David Cho is an American security officer and former U.S. Secret Service agent who was the Special Agent In Charge of the Presidential Protective Division detail for U.S. President Joe Biden. Prior to the Biden Administration, Cho served as leader of the Presidential Protective Division detail for President Donald Trump.

During the Trump Administration, Cho was second in-command of the protective detail. He became the first South Korean-American Special Agent In Charge of a president's Secret Service detail in January 2021. Cho was appointed head of Biden's security detail after several agents were removed from Biden's detail over concerns of loyalty to Biden's political rival, Trump.

Known among colleagues as a "perfectionist supervisor," he rose through the ranks to become second-in-command of the Presidential Protective Division during the Trump administration. Cho served with the Secret Service for more than 25 years before his retirement.

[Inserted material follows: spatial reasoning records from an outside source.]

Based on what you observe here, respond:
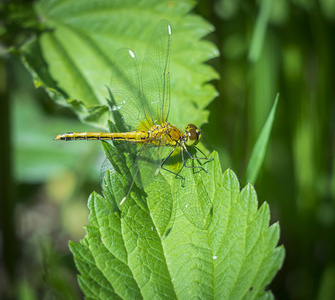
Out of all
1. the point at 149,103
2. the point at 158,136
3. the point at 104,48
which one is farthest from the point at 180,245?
the point at 104,48

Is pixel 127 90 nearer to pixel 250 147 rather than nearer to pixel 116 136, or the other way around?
pixel 116 136

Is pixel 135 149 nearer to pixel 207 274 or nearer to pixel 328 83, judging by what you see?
pixel 207 274

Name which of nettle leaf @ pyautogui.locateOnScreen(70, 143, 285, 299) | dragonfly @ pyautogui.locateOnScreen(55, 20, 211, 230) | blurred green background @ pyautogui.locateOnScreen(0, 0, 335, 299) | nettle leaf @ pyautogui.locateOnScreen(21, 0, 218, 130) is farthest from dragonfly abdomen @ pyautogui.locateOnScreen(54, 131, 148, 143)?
blurred green background @ pyautogui.locateOnScreen(0, 0, 335, 299)

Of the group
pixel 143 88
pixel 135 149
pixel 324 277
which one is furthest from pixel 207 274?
pixel 324 277

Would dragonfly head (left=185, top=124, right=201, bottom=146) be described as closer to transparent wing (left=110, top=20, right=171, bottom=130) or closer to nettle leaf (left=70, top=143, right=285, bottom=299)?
transparent wing (left=110, top=20, right=171, bottom=130)

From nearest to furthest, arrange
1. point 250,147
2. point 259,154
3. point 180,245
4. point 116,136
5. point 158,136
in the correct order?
point 180,245 < point 259,154 < point 116,136 < point 158,136 < point 250,147
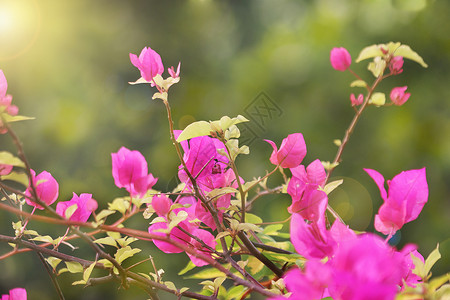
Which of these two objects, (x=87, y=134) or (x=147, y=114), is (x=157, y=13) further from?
(x=87, y=134)

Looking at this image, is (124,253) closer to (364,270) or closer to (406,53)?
(364,270)

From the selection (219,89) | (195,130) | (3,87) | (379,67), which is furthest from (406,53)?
(219,89)

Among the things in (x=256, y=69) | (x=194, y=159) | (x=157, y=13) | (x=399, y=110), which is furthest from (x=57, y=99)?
(x=194, y=159)

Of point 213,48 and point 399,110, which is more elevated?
point 213,48

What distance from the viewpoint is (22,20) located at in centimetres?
275

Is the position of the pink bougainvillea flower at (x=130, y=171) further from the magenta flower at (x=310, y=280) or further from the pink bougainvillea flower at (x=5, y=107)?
the magenta flower at (x=310, y=280)

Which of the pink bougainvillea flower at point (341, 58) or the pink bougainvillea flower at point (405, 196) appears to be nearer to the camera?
the pink bougainvillea flower at point (405, 196)

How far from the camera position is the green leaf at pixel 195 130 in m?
0.33

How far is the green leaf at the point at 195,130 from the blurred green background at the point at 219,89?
5.09ft

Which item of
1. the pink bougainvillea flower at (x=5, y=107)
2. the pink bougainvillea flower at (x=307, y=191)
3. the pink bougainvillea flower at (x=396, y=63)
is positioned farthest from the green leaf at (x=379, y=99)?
the pink bougainvillea flower at (x=5, y=107)

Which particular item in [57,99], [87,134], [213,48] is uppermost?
[213,48]

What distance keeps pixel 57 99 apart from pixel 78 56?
40cm

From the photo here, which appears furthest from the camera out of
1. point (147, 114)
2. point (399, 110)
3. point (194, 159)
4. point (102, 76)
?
point (102, 76)

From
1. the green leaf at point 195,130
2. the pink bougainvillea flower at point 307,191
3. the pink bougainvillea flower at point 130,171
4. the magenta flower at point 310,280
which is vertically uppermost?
the green leaf at point 195,130
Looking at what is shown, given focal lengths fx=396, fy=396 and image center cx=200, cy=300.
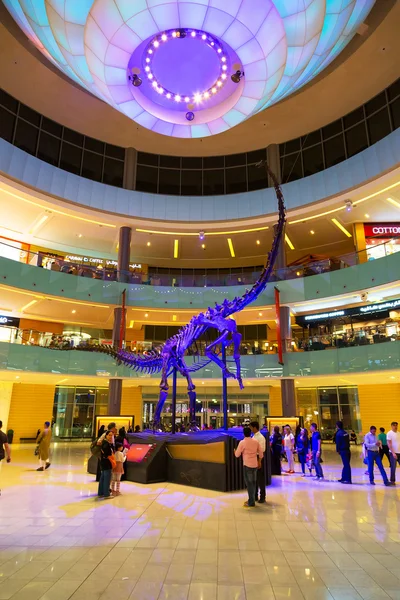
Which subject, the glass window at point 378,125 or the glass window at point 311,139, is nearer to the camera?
the glass window at point 378,125

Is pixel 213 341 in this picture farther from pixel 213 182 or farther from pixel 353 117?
pixel 353 117

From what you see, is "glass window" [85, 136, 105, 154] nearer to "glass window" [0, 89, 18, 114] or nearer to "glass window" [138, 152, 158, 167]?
"glass window" [138, 152, 158, 167]

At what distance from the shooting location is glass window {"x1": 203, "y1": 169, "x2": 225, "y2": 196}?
88.7 ft

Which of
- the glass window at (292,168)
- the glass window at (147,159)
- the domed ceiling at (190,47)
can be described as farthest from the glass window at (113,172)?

In January 2022 Cho started working as deputy head of security for Citadel LLC.

== Career ==
In 2019, Cho received the "Exceptional Service Medal" from the Secretary of Homeland Security. He was recognized for negotiating with North Korean officials for arranging security for Trump for both summits with Kim Jong Un, specifically, "for tireless and direct participation in high-level negotiations with the leaders of the Democratic People's Republic of Korea, planning all security details for both Presidential visits to that country, while simultaneously leading the men and women of the Presidential Protective Division at the White House."

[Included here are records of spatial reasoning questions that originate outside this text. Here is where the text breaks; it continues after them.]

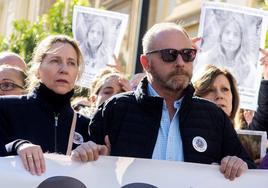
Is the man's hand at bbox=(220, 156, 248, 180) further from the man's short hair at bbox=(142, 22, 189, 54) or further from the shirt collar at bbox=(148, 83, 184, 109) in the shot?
the man's short hair at bbox=(142, 22, 189, 54)

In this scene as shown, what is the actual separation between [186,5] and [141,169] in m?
10.4

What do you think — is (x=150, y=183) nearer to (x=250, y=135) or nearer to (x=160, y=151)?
(x=160, y=151)

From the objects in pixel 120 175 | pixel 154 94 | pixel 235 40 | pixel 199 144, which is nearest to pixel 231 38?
pixel 235 40

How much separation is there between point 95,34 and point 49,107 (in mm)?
2778

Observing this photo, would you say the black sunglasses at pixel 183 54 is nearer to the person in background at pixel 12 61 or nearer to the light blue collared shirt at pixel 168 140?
the light blue collared shirt at pixel 168 140

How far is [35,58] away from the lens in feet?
13.0

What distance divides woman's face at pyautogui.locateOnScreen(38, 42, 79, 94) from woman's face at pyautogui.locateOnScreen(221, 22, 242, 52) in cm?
177

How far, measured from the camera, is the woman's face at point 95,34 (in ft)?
21.0

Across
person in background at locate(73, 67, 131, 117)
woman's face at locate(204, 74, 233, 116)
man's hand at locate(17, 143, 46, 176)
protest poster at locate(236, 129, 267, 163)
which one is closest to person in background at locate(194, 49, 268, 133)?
woman's face at locate(204, 74, 233, 116)

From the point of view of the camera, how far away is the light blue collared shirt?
11.2 ft

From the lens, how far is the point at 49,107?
3732 millimetres

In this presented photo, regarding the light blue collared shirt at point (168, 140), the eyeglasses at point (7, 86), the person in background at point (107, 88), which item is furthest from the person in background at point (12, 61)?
the light blue collared shirt at point (168, 140)

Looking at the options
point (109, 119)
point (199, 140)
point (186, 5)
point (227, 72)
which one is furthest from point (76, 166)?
point (186, 5)

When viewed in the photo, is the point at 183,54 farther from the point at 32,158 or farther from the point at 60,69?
the point at 32,158
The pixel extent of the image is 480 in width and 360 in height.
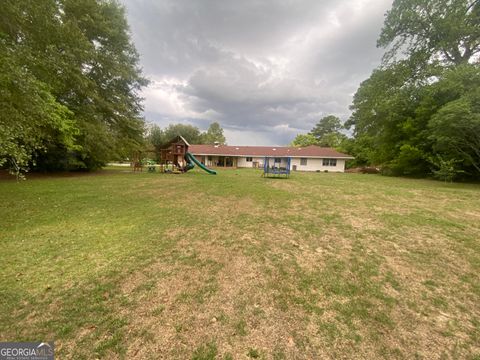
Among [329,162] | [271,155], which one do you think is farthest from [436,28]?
[271,155]

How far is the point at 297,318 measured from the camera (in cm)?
255

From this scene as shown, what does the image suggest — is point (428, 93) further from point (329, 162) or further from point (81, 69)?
point (81, 69)

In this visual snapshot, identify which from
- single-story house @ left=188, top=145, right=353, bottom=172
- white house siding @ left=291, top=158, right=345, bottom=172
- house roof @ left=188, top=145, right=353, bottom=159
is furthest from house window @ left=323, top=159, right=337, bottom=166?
house roof @ left=188, top=145, right=353, bottom=159

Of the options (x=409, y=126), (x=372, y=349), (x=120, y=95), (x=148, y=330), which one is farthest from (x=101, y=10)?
(x=409, y=126)

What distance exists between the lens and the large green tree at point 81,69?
→ 6562 mm

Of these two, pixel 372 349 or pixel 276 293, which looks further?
pixel 276 293

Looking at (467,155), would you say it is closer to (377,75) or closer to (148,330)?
(377,75)

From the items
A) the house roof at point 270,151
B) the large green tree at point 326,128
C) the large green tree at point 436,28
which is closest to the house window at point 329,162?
the house roof at point 270,151

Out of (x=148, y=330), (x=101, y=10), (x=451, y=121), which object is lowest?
(x=148, y=330)

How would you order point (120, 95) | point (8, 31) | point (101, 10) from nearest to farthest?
point (8, 31) → point (101, 10) → point (120, 95)

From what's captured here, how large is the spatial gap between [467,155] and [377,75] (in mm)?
12211

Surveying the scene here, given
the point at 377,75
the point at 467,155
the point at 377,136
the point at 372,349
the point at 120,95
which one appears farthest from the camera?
the point at 377,136

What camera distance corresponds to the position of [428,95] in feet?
59.9

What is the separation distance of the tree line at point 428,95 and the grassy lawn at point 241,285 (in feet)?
43.3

Cho appeared at the Inauguration of Joe Biden as the head of Biden's Secret Service detail and previously appeared at multiple events alongside Trump. In the wake of the inauguration, Cho's leadership of the Presidential Protective Division was praised by observers as demonstrating the inclusion of racial minorities in sensitive U.S. government positions.

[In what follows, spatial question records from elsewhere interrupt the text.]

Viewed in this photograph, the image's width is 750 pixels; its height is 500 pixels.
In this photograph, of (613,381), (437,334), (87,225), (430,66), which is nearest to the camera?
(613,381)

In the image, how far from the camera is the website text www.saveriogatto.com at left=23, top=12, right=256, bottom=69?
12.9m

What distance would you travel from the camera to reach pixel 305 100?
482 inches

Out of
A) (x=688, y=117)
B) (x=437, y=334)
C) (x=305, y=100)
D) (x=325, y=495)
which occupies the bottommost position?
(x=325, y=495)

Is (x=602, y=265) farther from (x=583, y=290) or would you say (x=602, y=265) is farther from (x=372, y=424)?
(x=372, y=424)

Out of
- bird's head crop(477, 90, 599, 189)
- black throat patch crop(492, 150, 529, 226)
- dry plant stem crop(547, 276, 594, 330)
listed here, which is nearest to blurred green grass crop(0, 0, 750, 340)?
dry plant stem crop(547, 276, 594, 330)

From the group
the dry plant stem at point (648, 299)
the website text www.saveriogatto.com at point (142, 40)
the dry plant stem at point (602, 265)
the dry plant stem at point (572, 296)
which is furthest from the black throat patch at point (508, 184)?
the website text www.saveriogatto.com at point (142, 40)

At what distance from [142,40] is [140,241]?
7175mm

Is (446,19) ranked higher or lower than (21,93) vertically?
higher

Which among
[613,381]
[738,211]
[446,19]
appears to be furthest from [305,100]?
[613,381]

However, throughout the inauguration, many far-right conspiracy theorists falsely accused Cho of being a "Chinese handler" due to his race and Cho's proximity to Biden throughout the Inauguration. Per Secret Service practice, the head of the Presidential Protective Division maintains close proximity to the President at all times – including travelling in the front passenger seat of the presidential limousine and with the President on Marine One and Air Force One during all domestic and foreign trips.

On December 9, 2021, it was announced that Cho would be retiring from the Secret Service to take a job with Citadel, billionaire Kenneth C. Griffin’s $43 billion hedge fund. Cho started as Citadel LLC's deputy head of security on January 3, 2022.